Studio album by Daniel Amos
- Released: 1995
- Studio: The Green Room, Huntington Beach, California; Desert Moon Studios, Anaheim, California
- Genre: Christian alternative rock
- Label: BAI
- Producer: Terry Scott Taylor, Daniel Amos

Daniel Amos chronology
| BibleLand (1994) | Songs of the Heart (1995) | Mr. Buechner's Dream (2001) |

= Songs of the Heart =

Songs of the Heart is the twelfth studio album by Christian alternative rock band Daniel Amos, released on BAI Records in 1995.

Professional ratings
Review scores
| Source | Rating |
| AllMusic | Star Half star |

==Concept==
The album's concept is a musical journey down legendary Route 66 with the fictional couple Bud & Irma Akendorf. This concept was partially conceived after discovering an LP hanging on the wall of their rehearsal hall. The LP, which was released in the early 1960s and entitled Songs of the Heart, was by a singing gospel duo by the name of Bob and Elsa Beckendorf. The cover featured the couple pictured in Oak Creek Canyon. The band, inspired by the cover, decided to explore the lives of a fictional couple, which they named Bud and Irma Akendorf. The released cover of D.A.'s Songs of the Heart is an exact copy of the original LP by the Beckendorfs, with the artist name replaced. It turned out that the Beckendorfs were from Sedona, Arizona, which happened to be the home of Daniel Amos' founder Terry Scott Taylor's paternal grandparents.

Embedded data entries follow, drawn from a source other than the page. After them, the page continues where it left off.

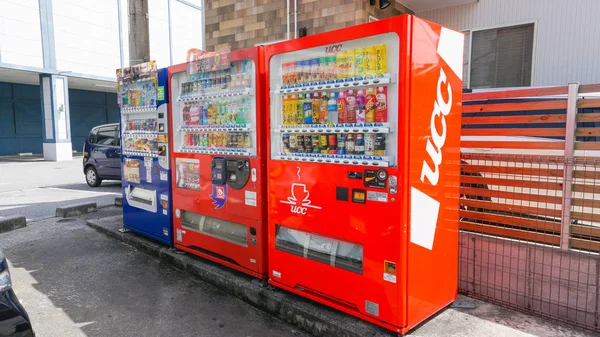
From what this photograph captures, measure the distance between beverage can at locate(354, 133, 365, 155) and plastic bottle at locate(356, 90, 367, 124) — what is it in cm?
12

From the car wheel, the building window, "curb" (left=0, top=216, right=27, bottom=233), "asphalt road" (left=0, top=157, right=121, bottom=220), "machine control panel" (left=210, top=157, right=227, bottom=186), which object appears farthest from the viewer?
the car wheel

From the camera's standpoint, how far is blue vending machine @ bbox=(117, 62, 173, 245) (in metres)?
5.00

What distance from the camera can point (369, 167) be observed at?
9.61 feet

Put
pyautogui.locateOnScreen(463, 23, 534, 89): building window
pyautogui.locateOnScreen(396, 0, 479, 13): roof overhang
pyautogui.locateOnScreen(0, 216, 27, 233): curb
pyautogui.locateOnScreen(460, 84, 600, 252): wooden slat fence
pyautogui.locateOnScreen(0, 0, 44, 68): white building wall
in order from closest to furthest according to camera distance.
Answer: pyautogui.locateOnScreen(460, 84, 600, 252): wooden slat fence, pyautogui.locateOnScreen(0, 216, 27, 233): curb, pyautogui.locateOnScreen(463, 23, 534, 89): building window, pyautogui.locateOnScreen(396, 0, 479, 13): roof overhang, pyautogui.locateOnScreen(0, 0, 44, 68): white building wall

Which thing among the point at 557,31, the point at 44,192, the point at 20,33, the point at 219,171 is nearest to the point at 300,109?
the point at 219,171

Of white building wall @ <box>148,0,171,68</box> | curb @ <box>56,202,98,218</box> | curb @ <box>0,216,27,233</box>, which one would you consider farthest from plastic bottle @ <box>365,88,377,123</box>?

Songs was later re-envisioned in the form of a three-CD book set, When Everyone Wore Hats. "Hats" included the entire original release plus the entire album rerecorded as an acoustic coffeehouse band, three bonus tracks, an interview about the album, new photos, liner notes and a short story by Taylor.

==Track listing==
All lyrics by Taylor and music by Daniel Amos, except where noted.
1. Can't Take My Eyes Off You (Gaudio/Crewe) (4:57)
2. The Glory Road (3:21)
3. Get Into the Bus, Aloha (2:32)
4. Evangeline (3:28)
5. Uneasy Lies the Head of the Confidence Man (4:39)
6. The Organ Bar (3:56)
7. Donna Nietche and her Super Race of Kick Boxing Uber Parrots (1:15)
8. Our Night to Howl, Time to Go Dancing (2:35)
9. Sins of the Fathers (3:50)
10. Turn This Off (1:04)
11. Loveland (4:12)
12. When Everyone Wore Hats (5:27)
13. My Hand to God (3:50)

==Personnel==
- Jerry Chamberlain - guitars
- Tim Chandler - bass guitar, guitar, and trombone
- Greg Flesch - guitars, accordion, and organ
- Ed McTaggart - drums and percussion
- Terry Scott Taylor - rhythm guitars and lead vocals

Additional musicians
- Gene Eugene - keyboards

Production notes
- Executive Producers - Ojo Taylor and Gene Eugene
- Engineering - Terry Taylor and Gene Eugene
- Recorded at The Green Room, Huntington Beach, California
- Additional Recording at Desert Moon, Anaheim, California
- Mixed by Gene Eugene at the Green Room, and the Mixing Lab, Garden Grove, California.
- Cover Photo - George Jordan.
- Art Direction and Layout - Ed McTaggart at the Color Edge, Costa Mesa, California and Tom Gulotta at Patton Brothers, San Diego, California.